How the light moves(mirror.xyz) |
How the light moves(mirror.xyz) |
I think what he had was more what the finished space could look like. Interior design/decoration is not what the architect was providing.
> “It seems that perfection is attained not when there is nothing more to add, but when there is nothing more to remove.” - Antoine de Saint Exupéry
My real estate agent told me to leave my furniture in the house, but since I would prefer to see it without the clutter, I didn't and took everything out. Much later I learned that people are really, really bad at visualization and spatial perception. I've spent a good chunk of my life looking at floor plans, so being able to see a space from a top-down, 2D view comes naturally. But an awful lot of people cannot do this very well.
This is why architects make 3D images (or, in the past, build physical models). J. Random Client cannot visualize the spaces from a floor plan.

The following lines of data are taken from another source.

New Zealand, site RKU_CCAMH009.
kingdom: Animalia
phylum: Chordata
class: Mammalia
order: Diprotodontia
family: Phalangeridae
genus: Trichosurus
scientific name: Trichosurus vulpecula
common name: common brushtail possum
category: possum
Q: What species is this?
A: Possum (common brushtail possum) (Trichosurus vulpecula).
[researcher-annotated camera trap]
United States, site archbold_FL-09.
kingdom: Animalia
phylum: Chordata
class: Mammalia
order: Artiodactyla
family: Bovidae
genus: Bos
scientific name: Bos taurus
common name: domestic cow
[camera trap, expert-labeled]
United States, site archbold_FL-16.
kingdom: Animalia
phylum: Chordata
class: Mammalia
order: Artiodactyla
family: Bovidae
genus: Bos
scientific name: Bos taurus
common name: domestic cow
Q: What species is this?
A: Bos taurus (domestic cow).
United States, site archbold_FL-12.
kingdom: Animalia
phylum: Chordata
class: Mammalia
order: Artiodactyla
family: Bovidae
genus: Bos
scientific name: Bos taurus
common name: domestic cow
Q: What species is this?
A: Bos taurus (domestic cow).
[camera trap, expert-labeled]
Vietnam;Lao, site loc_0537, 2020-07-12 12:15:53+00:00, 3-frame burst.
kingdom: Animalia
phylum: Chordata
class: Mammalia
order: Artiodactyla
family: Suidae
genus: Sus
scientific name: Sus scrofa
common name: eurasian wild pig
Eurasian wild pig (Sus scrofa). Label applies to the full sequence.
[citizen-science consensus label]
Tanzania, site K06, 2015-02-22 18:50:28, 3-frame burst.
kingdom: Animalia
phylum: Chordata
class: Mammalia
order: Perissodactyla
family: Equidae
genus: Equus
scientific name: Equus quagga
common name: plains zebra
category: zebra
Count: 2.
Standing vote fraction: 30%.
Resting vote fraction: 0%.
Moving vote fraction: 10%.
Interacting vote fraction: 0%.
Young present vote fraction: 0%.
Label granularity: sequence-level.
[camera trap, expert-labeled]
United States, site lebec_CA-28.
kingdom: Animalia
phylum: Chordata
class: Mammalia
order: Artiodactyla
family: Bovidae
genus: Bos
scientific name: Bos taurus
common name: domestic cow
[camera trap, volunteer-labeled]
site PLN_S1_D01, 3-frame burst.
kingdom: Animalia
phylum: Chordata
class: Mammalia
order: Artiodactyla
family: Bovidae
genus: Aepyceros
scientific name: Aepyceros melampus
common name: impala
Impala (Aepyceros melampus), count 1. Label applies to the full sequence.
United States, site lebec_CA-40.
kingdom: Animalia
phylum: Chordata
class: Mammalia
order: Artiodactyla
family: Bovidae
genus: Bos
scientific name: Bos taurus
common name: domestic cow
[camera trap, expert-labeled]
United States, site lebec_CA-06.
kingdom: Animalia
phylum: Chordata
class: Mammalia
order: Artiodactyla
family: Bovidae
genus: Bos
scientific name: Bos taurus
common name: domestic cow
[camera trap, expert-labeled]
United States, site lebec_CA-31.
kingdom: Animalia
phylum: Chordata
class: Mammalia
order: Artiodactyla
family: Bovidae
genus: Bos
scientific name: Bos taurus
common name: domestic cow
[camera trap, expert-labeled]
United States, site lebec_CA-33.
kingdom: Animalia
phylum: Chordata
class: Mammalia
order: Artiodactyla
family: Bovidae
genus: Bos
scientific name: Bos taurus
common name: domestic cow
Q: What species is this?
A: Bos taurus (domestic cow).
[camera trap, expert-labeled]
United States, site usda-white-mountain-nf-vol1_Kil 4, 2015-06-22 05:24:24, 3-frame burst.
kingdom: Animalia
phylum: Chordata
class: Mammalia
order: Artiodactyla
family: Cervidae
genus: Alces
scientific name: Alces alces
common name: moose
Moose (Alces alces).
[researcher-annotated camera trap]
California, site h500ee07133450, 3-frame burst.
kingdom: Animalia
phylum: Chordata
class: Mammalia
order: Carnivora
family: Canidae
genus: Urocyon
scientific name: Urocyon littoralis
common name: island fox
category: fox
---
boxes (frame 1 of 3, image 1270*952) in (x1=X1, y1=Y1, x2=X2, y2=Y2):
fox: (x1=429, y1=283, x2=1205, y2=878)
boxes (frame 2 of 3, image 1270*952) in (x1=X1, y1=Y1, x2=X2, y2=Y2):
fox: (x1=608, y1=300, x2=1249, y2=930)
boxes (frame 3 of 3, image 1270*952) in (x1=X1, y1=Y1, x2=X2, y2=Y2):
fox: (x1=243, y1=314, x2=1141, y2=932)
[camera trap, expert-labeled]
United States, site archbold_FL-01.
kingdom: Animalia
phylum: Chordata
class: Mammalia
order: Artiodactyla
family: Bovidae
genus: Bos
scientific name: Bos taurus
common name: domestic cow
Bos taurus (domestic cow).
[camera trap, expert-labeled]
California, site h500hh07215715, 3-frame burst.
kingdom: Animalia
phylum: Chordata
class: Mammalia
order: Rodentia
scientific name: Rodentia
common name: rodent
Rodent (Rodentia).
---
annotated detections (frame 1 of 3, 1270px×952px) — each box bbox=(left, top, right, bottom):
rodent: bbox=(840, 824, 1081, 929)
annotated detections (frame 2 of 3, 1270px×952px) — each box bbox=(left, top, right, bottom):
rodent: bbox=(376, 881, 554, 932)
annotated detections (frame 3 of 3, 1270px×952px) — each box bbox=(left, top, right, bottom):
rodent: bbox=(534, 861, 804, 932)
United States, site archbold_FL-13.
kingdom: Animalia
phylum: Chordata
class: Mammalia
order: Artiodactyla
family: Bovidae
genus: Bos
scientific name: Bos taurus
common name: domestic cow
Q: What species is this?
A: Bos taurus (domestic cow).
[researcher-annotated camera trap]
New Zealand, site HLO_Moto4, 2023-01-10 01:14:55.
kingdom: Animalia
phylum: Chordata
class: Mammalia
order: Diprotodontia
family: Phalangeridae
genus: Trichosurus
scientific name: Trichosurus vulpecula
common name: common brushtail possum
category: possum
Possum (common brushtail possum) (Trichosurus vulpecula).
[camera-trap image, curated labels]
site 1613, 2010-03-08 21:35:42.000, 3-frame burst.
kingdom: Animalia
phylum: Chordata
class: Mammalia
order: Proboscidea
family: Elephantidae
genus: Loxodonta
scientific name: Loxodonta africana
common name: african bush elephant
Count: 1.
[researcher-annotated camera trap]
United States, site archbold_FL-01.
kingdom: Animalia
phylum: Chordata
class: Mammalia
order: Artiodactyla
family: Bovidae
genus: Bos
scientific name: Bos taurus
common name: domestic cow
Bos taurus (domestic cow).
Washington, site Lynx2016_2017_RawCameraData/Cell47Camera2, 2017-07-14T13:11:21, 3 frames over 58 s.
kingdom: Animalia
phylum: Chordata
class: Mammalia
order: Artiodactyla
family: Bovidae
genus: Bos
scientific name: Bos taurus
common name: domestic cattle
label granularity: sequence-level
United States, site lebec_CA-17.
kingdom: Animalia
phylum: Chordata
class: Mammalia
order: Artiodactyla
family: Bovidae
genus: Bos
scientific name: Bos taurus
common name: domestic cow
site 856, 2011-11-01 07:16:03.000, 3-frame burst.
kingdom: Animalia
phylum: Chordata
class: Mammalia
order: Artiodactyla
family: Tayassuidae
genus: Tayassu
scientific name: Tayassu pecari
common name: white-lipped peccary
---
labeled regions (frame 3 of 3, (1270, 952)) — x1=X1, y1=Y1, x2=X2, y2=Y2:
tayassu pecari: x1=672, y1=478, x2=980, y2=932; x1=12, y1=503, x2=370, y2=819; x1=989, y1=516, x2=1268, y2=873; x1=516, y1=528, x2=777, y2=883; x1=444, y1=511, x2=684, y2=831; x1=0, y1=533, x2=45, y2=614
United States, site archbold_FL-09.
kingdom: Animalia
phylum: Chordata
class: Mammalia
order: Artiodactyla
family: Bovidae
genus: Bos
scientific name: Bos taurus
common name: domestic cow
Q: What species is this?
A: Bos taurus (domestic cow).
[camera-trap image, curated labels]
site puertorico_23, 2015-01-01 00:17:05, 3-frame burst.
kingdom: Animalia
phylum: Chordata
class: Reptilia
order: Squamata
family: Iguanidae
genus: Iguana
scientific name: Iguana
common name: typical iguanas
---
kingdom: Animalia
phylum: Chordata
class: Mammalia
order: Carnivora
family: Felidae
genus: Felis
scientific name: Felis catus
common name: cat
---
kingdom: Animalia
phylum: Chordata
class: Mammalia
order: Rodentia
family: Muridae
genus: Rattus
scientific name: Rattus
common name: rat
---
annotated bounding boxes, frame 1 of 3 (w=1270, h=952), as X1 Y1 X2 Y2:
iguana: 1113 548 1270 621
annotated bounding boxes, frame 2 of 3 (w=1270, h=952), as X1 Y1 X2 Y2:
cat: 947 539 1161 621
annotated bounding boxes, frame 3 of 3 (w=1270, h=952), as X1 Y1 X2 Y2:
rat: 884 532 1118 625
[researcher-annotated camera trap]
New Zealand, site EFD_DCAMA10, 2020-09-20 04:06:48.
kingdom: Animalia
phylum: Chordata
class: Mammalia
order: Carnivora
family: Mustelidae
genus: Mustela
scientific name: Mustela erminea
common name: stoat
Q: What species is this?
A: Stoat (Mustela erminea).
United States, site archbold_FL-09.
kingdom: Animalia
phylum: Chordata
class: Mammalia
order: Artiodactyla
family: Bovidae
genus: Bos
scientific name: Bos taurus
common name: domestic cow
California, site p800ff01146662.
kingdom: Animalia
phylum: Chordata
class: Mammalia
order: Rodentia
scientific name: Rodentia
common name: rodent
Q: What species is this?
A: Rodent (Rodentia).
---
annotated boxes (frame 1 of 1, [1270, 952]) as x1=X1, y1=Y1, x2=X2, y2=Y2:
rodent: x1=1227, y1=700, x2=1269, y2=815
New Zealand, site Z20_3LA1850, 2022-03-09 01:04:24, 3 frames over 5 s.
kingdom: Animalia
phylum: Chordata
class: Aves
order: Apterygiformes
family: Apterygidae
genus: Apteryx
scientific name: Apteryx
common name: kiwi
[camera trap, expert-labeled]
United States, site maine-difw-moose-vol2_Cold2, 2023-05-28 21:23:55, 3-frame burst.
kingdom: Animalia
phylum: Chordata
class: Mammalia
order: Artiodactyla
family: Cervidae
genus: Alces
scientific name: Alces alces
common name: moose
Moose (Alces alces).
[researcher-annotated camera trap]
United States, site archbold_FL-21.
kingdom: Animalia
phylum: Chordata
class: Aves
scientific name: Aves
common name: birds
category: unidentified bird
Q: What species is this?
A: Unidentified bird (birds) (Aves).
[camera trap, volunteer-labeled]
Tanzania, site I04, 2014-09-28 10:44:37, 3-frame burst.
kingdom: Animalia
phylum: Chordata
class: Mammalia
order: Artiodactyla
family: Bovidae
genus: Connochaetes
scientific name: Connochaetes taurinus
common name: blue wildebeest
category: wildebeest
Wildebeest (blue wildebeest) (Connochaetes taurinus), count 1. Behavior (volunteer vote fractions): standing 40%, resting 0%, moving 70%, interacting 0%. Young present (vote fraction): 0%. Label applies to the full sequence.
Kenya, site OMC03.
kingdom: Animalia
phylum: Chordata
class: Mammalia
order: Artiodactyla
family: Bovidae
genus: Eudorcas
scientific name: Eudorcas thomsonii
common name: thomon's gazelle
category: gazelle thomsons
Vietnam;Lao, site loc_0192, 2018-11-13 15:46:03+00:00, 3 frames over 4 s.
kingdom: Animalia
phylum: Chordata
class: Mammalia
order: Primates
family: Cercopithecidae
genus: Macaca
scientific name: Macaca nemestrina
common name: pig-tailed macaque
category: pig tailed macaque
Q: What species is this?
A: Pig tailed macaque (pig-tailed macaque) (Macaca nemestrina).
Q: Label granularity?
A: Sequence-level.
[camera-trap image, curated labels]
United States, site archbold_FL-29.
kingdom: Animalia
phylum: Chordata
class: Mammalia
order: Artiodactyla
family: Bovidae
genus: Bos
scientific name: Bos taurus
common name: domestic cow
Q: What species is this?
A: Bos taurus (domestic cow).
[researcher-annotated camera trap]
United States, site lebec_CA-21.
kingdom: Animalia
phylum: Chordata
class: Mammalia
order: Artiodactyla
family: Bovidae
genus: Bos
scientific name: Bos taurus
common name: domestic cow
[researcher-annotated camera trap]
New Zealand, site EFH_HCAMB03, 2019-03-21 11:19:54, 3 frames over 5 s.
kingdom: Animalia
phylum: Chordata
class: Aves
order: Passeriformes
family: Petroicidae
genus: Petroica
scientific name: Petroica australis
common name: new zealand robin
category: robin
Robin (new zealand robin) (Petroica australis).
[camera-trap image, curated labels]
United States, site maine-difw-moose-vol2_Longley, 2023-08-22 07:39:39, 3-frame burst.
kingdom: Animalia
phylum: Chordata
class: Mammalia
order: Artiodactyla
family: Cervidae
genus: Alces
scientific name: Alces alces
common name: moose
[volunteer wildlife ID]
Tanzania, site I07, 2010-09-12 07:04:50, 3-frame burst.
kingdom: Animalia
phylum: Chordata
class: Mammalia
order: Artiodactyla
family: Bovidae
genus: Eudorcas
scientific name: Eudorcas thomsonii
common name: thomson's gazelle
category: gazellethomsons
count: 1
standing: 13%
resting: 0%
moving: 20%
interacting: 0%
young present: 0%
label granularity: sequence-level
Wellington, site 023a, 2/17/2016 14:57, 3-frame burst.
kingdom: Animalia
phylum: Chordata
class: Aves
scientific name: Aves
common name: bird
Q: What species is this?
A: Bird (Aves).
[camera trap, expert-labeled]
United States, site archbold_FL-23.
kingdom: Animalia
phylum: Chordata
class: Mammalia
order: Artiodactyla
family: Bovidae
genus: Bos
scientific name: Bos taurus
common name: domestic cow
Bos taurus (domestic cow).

The article is interesting because usually interior design is part of the architectural process, which would include furniture and fixtures and equipment. But I can see where, if FFE is not included in the contract, the architect would prefer to showcase their design alone. But, I suspect, the client probably would prefer to see something in there if only to provide scale. (Oddly, putting a human in the drawing helps, but not as much as seeing the actual furniture. Bad spatial awareness strikes again.)
That can include interior design too, e.g., Frank Lloyd Wright.